I recently put together a new website, HenricoCrime.org. It's a crime data/Google Maps mashup in the style of ChicagoCrime.org and RichmondCrime.org.

The crime data comes from the Henrico County, VA police department website… the heavy lifting is handled by a set of PHP classes that search the site and scrape the HTML for event data. I use Yahoo's geocoding service to find the latitude and longitude of each event. I first tried Google's but I found that it guessed wrongly too often… Henrico County has several different localities, and I have no way of knowing which one I'm looking for. Google will return hits on similar street names in the wrong places, where Yahoo is more strict. I then store the whole mess in a MySQL database on my server.
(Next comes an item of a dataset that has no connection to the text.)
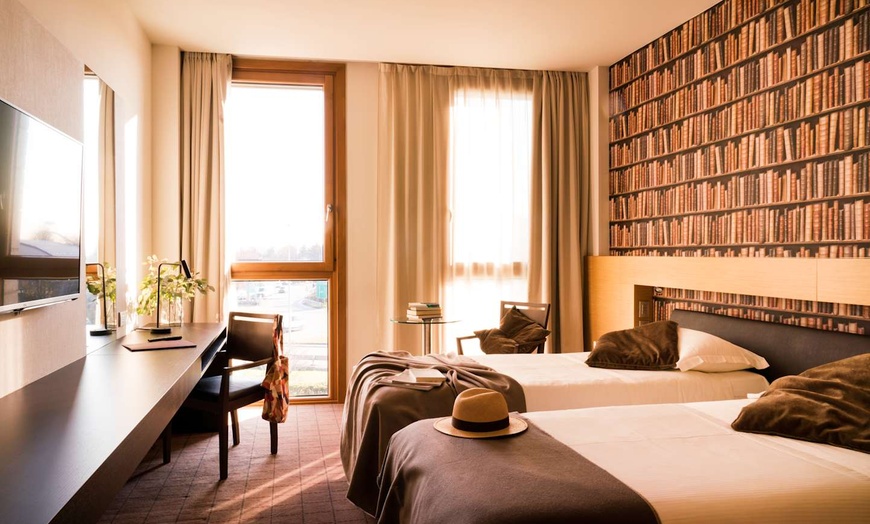 Image 2: ✈ ITALY | Milan - Litta Palace Milano 4*, 2 nights - City break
All that happens on the backend - the website itself just queries the database and assembles a Google Map with info markers for each event. I also generate some basic statistics from the database for each day.
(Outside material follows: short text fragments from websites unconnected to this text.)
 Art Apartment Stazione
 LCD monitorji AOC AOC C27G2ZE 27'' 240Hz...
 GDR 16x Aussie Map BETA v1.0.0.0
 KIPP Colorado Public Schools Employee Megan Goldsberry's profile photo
The other interesting bit is The Cloud. I was trying to think of interesting ways to display trends over a long period of time… The Cloud loads hundreds of crime events at once and marks each one with a tiny, nearly transparent dot on the map. As events stack up in the same place, the marks become darker. So if you pull in a few thousand events, you can see where much of the police activity is happening. Generally, it seems like many of the events cluster along the main roads in suburban Richmond. The best places to be, crime-wise, appear to be Glen Allen (the area in the North right around 295), and eastern Henrico (which is mostly rural).
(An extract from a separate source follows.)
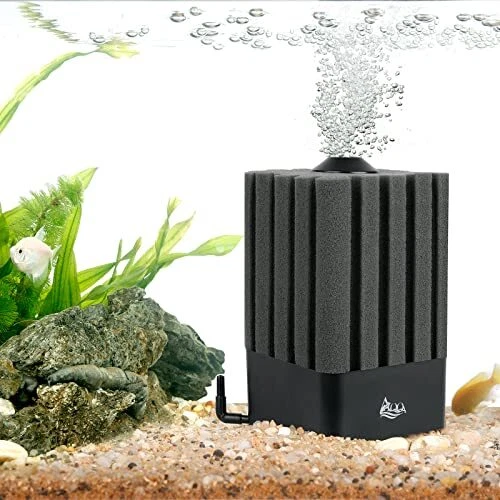 20 gallon top aquarium filter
I'd like to keep coming up with different ways of looking at the data; for instance, weekly, monthly, and annual statistics, breakdowns by crime type, RSS feeds, etc. Most events have more data than I'm actually displaying here, so there should be some other possibilities.

Oh, and I also recently completed a site for my aunt, who runs Connections Speech-Language Therapy in Boerne, TX. So, shameless plug there.